CMS just put out a call this month for additional participants in bundled payments programs that involve post-acute care. By increasing the number of participants, they hope to gain a “more robust data set” and improve their evaluation of the models.
So far bundles have been seen as an easier “first step” toward a value-based care structure, rather than an ACO or a patient-centered medical home. From a recent Booz & Co. report: “The bundled-care model is attracting interest from healthcare professionals for a number of reasons. It reduces fragmentation and waste in care delivery, enables patients to take a more active role in their care, and can be easily integrated with other emerging care models.”
Bundled payments can also be used as a competitive differentiator and volume driver when a health system is the first mover in their market.
Hoag Orthopedic Institute has been an early adopter and leader in using bundled payments for orthopedic procedures. They adopted bundled payment contracts on hip and knee replacements with three health plans as part of a three-year demonstration with the Integrated Healthcare Association (IHA). They found their care redesign efforts reinforced coordination incentives for physicians as well as lowered infection rates.
Becker’s Spine Review recently published that bundled payments are also becoming a good tool for spine surgeons to negotiate against narrowing networks and other reimbursement challenges with spinal fusion. “The more successful these bundled payments or episodes of care projects become at actually saving money, the more prevalent those models will become,” says Dr. Paul Slosar in the article.
In a 360-degree report on the orthopedic service line, 100 hospital executives were asked about their plans for bundled payments. 64% of hospital executives responded that they already have or expect to have bundled payments in place in the next 1-2 years.

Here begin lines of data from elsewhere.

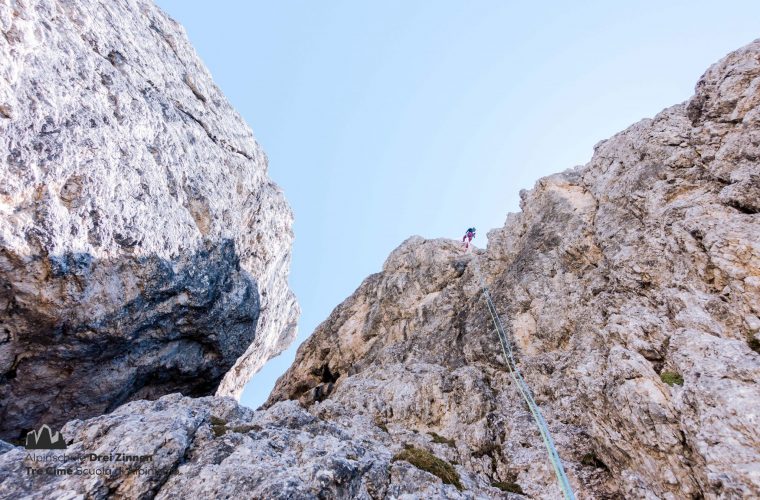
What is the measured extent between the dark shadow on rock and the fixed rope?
19.4 m

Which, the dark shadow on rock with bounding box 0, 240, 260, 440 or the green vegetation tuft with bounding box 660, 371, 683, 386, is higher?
the dark shadow on rock with bounding box 0, 240, 260, 440

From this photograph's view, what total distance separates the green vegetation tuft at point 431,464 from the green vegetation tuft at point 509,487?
173cm

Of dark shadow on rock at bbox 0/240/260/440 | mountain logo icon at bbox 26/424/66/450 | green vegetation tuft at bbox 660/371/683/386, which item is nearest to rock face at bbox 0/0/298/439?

Executives in the survey said physician alignment is the most important factor in ensuring success with bundled payment programs. Aligning goals and care paths between the physician’s office to the hospital and back again are the keys to a smooth implementation.
The American Hospital Association highlights the importance of mapping pathways of care in their issue brief “Moving Toward Bundled Payments.” Clinical pathways have long been a way to standardize and improve care management for specific patient populations. Management consultants cite “building a consensus on bundled care paths” as one of 6 hurdles to bundled pricing.
Cost reductions and improved patient satisfaction are key benefits that executives and the CMS are hoping to see through these bundled payment programs. An article in the February issue of Modern Healthcare shows that early bundled payment projects are starting to show these positive results.